Une page d'un journal intime
Par domcorrieras, le mercredi 20 avril 2022 - Poèmes & chansons - lien permanent
Aujourd'hui, sur la pente derrière la maison,
j'ai taillé et creusé un trou parmi les racines
Et la pierraille, suffisamment profond,
Et j'en ai débarrassé les pierres, et déplacé aussi
La terre sèche et fine.
Puis à genoux çà et là une heure durant
J'ai recueilli dans des souches de châtaigniers
Avec la pelle et les mains de cette terre
Noire, de bois pourri, à l'odeur chaude de champignon,
Deux lourds cuveaux que j'ai rapportés,
Et j'ai planté un arbre dans le trou,
L'ai gentiment entouré de terre tourbeuse,
Y ai versé lentement de l'eau chauffée au soleil,
En ai arrosé et baigné doucement les racines.

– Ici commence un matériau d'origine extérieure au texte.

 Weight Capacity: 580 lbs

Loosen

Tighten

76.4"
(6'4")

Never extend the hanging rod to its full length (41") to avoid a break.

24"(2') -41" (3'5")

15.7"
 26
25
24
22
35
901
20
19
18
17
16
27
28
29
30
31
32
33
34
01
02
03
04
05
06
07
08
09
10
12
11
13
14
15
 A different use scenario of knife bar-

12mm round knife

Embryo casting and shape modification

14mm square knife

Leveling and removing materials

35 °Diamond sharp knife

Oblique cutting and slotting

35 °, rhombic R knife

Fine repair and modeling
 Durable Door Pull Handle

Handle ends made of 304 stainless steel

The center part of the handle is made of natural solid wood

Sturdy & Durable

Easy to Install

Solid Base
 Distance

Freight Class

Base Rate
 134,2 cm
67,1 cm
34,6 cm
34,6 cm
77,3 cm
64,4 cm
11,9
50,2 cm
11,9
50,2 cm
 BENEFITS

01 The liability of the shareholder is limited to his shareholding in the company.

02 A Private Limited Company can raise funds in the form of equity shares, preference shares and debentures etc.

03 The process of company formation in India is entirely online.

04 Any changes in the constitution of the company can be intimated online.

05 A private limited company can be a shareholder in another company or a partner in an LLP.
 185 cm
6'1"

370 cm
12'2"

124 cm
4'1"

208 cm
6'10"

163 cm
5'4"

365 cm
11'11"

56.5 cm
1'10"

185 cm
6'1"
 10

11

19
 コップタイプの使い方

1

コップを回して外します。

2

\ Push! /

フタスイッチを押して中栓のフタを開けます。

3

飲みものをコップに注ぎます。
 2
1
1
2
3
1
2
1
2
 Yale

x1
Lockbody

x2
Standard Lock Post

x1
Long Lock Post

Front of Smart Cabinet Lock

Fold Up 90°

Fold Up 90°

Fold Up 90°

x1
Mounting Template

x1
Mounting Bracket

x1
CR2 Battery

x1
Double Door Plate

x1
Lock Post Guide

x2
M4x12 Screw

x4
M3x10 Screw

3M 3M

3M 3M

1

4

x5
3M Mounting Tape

Il est planté là, petit et jeune, et sera là,
Quand nous aurons disparu, et que la bruyante
Grandeur et l'infinie misère de nos jours
Seront oubliés, et leur peur démente.
Le föhn le courbera. Le vent de la pluie l'ébouriffera,
Le soleil lui rira, la neige lui pèsera,
Le verdier et la sittelle l'habiteront,
Le calme hérisson fouillera à ses pieds,
Et ce qu'il aura vécu, goûté, souffert,
Au cours des années, accouplements d'animaux,
Accablement, guérison, amitié du vent et du soleil,
À flots de lui s'écoulera dans le chant
De son feuillage bruissant, dans l'aimable
Geste du doux et délicat parfum de sa sève
Qui humecte ses bourgeons collés de sommeil,
Dans l'éternel jeu des lumières et des ombres
Que, satisfait, il joue avec lui-même.